Барнаби подумал, что, возможно, этот человек недоумевает вполне искренне. Сообщения об убийстве не было в часовых новостях, с телефонной станции сообщили, что Брайану сегодня утром никто не звонил. Трой воспользовался временным затишьем, чтобы вознаградить себя печеньками, — ухватил от души, но и с оглядкой, пусть не думают, будто он отправляет в рот одну за другой, молотит без перерыва. Он был голоден. И в глотке у него пересохло (чай положения не спасал), не говоря уж о том, что сержант мечтал покурить. Он поймал взгляд шефа и поспешно вернул очередное печенье на тарелку.
— Восхитительный вкус, — сказал он, открывая блокнот, — в детстве мы называли его «печенье с давлеными мухами».
— Боюсь, у меня плохие новости, — объявил Барнаби, когда Брайан допил чай.
— Мэнди?! — Чашка стукнулась о блюдце, остатки чая расплескались.
— Нет-нет, — поспешил успокоить Барнаби, — ваша дочь тут ни при чем.

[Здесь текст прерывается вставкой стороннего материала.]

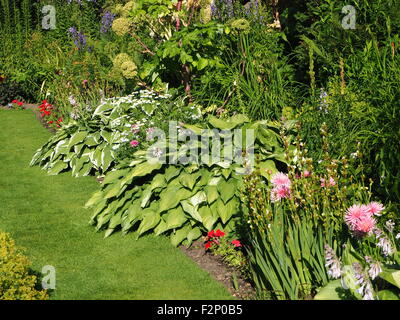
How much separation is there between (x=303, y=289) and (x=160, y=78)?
4.78 m

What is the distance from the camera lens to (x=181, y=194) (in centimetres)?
520

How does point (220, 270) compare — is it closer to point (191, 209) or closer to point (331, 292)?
point (191, 209)

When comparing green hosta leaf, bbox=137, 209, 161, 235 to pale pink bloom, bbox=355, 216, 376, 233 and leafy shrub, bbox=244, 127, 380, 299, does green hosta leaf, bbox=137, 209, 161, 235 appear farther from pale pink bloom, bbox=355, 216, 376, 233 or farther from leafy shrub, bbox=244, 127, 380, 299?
pale pink bloom, bbox=355, 216, 376, 233

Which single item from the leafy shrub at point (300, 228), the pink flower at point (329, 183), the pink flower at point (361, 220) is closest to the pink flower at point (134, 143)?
the leafy shrub at point (300, 228)

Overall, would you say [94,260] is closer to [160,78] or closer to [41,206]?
[41,206]

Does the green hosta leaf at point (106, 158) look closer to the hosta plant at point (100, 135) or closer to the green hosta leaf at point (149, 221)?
the hosta plant at point (100, 135)

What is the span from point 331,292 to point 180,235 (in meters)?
2.05

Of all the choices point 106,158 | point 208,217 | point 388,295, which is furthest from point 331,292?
point 106,158

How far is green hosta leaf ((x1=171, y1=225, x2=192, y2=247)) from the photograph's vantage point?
5148 millimetres

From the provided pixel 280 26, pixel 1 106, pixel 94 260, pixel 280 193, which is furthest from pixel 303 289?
pixel 1 106

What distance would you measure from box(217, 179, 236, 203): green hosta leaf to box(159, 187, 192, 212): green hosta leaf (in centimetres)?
31

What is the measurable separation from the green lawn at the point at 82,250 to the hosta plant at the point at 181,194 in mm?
194

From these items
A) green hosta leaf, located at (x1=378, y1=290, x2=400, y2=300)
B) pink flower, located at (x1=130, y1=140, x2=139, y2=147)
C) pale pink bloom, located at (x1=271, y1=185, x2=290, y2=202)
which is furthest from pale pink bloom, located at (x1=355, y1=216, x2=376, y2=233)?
pink flower, located at (x1=130, y1=140, x2=139, y2=147)

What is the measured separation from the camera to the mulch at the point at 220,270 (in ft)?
14.2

Трой наблюдал, как краски постепенно возвращаются на мертвенно бледную физиономию Брайана. «Вот и я такой же стану, — подумал он, — когда Талиса Лин пойдет в школу. Не будет ни минуты покоя». Это внезапное озарение подействовало на него чисто физически: будто чья-то ледяная рука сжала его внутренности. Пока сержант старался мысленно ослабить ее хватку, Барнаби объяснял Брайану цель их прихода.
— Джеральд? — Первоначальное удивление очень быстро сменилось взволнованной, почти радостной заинтересованностью. «Ликующей» — пожалуй, вот подходящее слово. — Подумать только… Я видел его буквально вчера, — изрек Брайан уверенным, самодовольным тоном.
— Мы знаем, что видели, мистер Клэптон. — У Барнаби не было времени наблюдать демонстрацию притворного горя и еще меньше — неприкрытое ликование перед лицом насильственной смерти. — Вы не могли бы рассказать, при каких…
— Это был в высшей степени странный вечер.
— Правда? В каком смысле «странный»?
— Напряженность. Скрытая напряженность. — Брайан откинул назад длинные, жидкие коричневатые пряди. — Скрытая, но, разумеется, не от человека по-настоящему чуткого. Именно таким и должен быть пишущий.
Барнаби поощрительно кивнул и откинулся на спинку дивана, устраиваясь поудобнее. Кажется, это надолго.
— У меня здесь театральная студия…
Брайан наконец разговорился, даже разоткровенничался, как это часто случается с людьми, все секреты которых немногого стоят. Пользуясь этим, Трой отложил шариковую ручку и, прежде чем шефу удалось вернуть свидетеля к «скрытой напряженности», успел ухватить еще два печеньица «с давлеными мухами». Так все-таки, может быть, мистер Клэптон пояснит насчет «скрытой напряженности»?